You only have to look 20 miles and 30 years away — or 20 miles and 10 years away — to understand there is no recourse on a closure. The Iowa Supreme Court, in Keeler v. Iowa State Board of Public Instruction (1983), said that as long as the school board has followed correct procedure and votes to close a building, the effect on a town is subordinate to consideration of the health of the district. In that case, Marshalltown closed the Albion school. The procedure refers to having scheduled, open meetings and “sufficient research, study, and planning,” established by the state in In Re Norman Barker (1977) and reprinted in In Re Closing Montour Elementary Building (2002). No recourse … within a district, anyway.

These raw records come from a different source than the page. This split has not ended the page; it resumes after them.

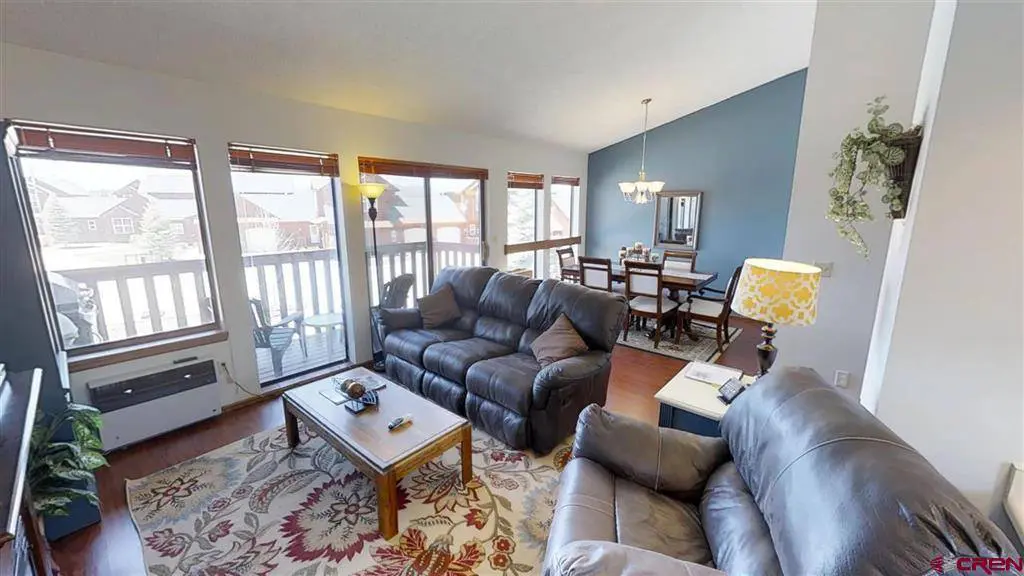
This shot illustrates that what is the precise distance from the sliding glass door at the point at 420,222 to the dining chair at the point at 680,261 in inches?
95.4

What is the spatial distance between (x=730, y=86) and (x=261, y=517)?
601 cm

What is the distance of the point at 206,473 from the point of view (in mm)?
2438

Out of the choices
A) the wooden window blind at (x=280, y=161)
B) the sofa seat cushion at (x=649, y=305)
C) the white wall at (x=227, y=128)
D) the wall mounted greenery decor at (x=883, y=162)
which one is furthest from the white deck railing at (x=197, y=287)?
the wall mounted greenery decor at (x=883, y=162)

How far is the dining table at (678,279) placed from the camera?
4.35m

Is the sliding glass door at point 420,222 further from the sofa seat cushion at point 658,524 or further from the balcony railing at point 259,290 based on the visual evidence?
the sofa seat cushion at point 658,524

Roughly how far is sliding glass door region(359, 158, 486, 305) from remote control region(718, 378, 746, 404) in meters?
2.99

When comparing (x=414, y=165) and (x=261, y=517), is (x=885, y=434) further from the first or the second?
(x=414, y=165)

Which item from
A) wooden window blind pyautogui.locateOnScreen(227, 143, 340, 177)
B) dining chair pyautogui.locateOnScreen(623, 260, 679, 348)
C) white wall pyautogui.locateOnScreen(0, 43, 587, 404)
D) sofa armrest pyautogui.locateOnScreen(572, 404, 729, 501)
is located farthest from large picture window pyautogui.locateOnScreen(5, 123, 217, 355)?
dining chair pyautogui.locateOnScreen(623, 260, 679, 348)

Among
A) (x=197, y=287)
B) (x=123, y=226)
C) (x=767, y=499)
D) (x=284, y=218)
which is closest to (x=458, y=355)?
(x=284, y=218)

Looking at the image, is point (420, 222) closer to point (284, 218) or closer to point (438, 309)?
point (438, 309)

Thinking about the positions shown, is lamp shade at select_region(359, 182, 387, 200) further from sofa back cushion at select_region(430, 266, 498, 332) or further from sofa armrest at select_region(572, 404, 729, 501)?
sofa armrest at select_region(572, 404, 729, 501)

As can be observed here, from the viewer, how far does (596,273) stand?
15.6 feet

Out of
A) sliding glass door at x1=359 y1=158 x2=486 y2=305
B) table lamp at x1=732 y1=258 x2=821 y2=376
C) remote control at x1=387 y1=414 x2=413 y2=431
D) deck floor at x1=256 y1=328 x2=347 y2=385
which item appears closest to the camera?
table lamp at x1=732 y1=258 x2=821 y2=376

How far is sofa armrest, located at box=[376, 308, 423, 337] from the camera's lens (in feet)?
11.8
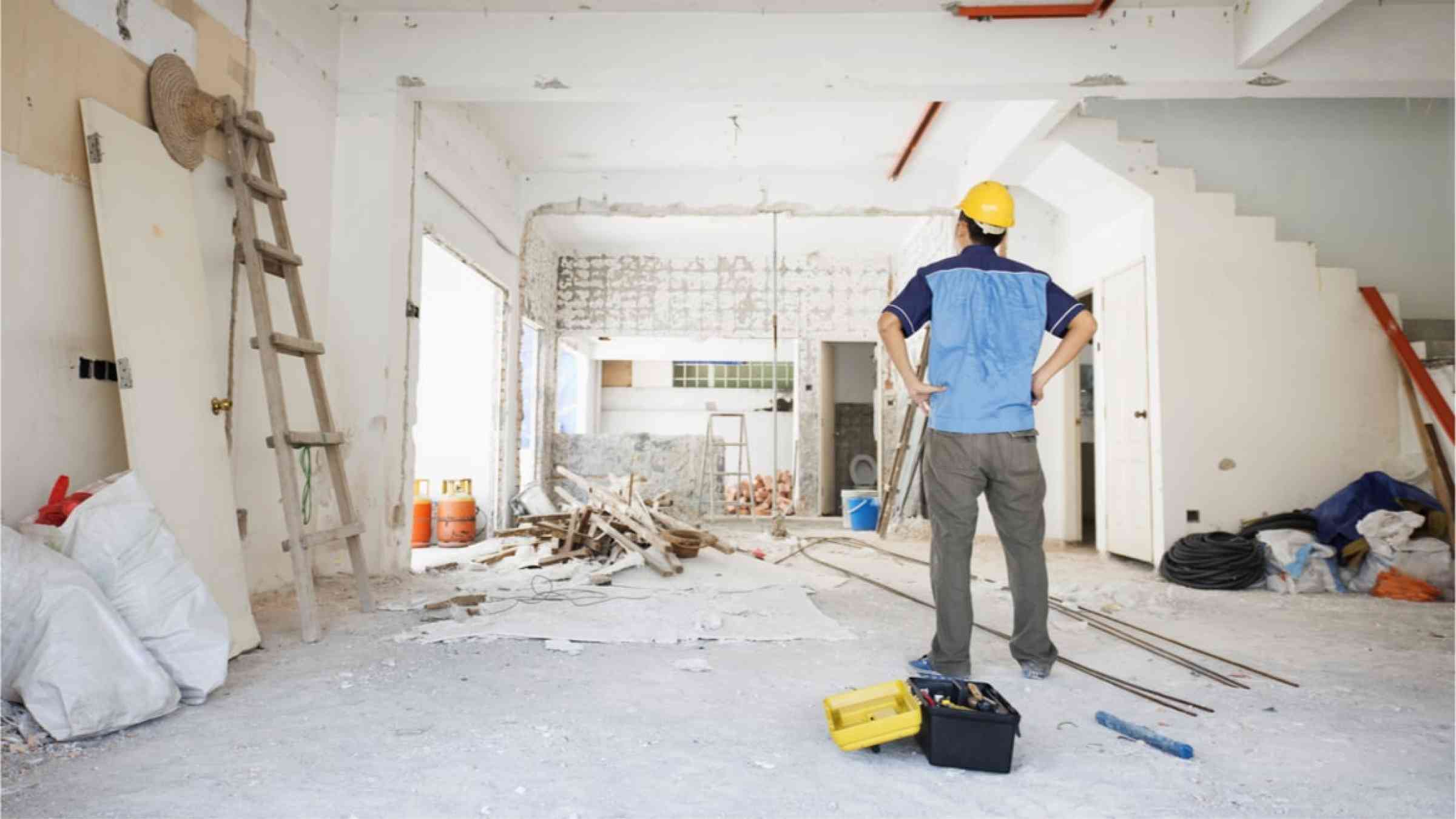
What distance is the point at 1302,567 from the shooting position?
4586 millimetres

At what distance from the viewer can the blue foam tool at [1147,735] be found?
6.43 feet

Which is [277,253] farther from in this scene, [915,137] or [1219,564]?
[1219,564]

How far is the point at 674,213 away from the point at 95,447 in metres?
5.26

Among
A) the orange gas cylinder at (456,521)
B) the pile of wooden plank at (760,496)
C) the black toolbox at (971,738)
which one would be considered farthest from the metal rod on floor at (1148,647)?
the pile of wooden plank at (760,496)

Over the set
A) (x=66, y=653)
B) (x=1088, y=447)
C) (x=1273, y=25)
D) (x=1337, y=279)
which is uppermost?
(x=1273, y=25)

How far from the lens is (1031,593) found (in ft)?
8.56

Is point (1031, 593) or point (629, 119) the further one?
point (629, 119)

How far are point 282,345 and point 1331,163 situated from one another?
6.79 m

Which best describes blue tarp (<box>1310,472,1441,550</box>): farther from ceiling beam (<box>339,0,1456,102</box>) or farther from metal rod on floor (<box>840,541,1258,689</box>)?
ceiling beam (<box>339,0,1456,102</box>)

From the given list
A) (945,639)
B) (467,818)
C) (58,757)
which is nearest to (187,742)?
(58,757)

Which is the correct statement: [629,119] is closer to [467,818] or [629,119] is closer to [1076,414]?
[1076,414]

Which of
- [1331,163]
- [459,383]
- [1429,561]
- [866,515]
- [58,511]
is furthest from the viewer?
[866,515]

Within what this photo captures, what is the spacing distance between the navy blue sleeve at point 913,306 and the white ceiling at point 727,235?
5.80 meters

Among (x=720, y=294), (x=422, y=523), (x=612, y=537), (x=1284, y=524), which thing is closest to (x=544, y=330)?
(x=720, y=294)
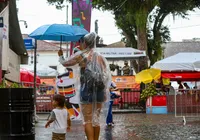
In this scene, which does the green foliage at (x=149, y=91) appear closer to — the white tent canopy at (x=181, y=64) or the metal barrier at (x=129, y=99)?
the white tent canopy at (x=181, y=64)

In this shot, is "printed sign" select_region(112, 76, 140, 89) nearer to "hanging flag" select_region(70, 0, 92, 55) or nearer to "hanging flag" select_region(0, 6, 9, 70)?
"hanging flag" select_region(70, 0, 92, 55)

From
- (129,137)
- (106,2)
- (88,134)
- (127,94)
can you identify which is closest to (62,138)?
(88,134)

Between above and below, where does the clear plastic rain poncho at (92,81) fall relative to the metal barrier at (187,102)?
above

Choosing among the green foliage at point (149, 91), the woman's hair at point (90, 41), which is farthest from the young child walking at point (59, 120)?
the green foliage at point (149, 91)

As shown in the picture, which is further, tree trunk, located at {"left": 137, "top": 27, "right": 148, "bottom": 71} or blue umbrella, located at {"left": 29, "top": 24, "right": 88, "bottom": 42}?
tree trunk, located at {"left": 137, "top": 27, "right": 148, "bottom": 71}

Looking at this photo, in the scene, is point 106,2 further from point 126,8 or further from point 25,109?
point 25,109

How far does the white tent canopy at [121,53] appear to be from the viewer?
23.7m

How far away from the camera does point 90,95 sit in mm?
6691

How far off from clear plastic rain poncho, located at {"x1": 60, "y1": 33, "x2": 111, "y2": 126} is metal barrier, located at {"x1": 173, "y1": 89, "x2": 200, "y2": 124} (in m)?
10.2

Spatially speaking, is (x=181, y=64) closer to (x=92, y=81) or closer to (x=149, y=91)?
(x=149, y=91)

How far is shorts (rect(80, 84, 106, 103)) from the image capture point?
6682 mm

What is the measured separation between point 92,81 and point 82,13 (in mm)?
10157

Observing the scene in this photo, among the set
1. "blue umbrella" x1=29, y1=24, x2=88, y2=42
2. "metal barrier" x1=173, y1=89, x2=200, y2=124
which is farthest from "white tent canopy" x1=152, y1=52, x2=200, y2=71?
"blue umbrella" x1=29, y1=24, x2=88, y2=42

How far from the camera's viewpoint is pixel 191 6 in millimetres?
29875
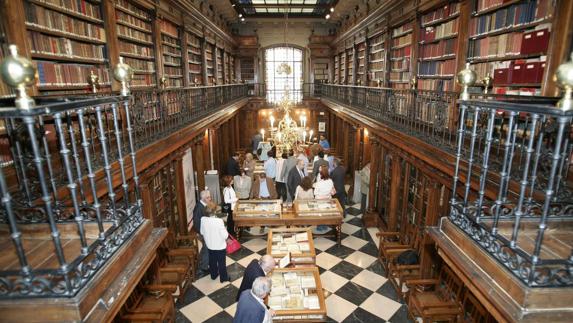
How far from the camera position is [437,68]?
5434 mm

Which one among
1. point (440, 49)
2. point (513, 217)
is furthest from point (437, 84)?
point (513, 217)

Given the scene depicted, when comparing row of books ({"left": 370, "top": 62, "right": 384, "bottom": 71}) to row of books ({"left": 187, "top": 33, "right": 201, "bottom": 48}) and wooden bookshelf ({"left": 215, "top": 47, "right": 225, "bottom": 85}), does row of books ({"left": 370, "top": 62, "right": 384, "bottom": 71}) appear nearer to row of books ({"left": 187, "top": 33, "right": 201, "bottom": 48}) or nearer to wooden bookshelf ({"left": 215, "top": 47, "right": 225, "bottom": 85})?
row of books ({"left": 187, "top": 33, "right": 201, "bottom": 48})

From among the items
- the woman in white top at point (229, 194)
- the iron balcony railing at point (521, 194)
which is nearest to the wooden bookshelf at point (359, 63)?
the woman in white top at point (229, 194)

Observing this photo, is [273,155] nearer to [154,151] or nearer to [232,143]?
[154,151]

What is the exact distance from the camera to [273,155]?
8.18m

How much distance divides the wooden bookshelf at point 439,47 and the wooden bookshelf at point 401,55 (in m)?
0.38

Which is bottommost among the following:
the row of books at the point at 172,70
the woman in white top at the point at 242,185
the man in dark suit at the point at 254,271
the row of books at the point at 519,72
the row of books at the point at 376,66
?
the woman in white top at the point at 242,185

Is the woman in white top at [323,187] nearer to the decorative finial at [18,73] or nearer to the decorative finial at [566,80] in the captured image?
the decorative finial at [566,80]

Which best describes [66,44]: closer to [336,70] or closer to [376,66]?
[376,66]

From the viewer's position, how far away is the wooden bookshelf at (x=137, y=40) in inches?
200

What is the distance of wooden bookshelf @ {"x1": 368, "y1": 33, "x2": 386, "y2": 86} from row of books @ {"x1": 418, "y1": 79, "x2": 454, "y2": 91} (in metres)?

Should the petition to dissolve Gladbrook-Reinbeck gain any traction, we could see a whole new front open in Iowa’s small-school scramble. As the queen of relationship songs says, Band-Aids don’t fix bullet holes.

* Corwith-Wesley was in whole-grade sharing (thus not an independent K-12 district), Russell was forcibly shut down, and all others were K-6 or K-8 at time of dissolution, including East Monona in 2004.

** UPDATE 7/23/21: At the time this was written, I believed this was the only case of a town using the dissolution process to retaliate for closure of its school. It turns out Central Lyon’s decision to close the Doon school in 1985 also generated a petition, but the process stopped there. (Also, all my links to Traer, Dysart, Gladbrook, and Reinbeck newspapers got 404’d following consolidation. Bleah.)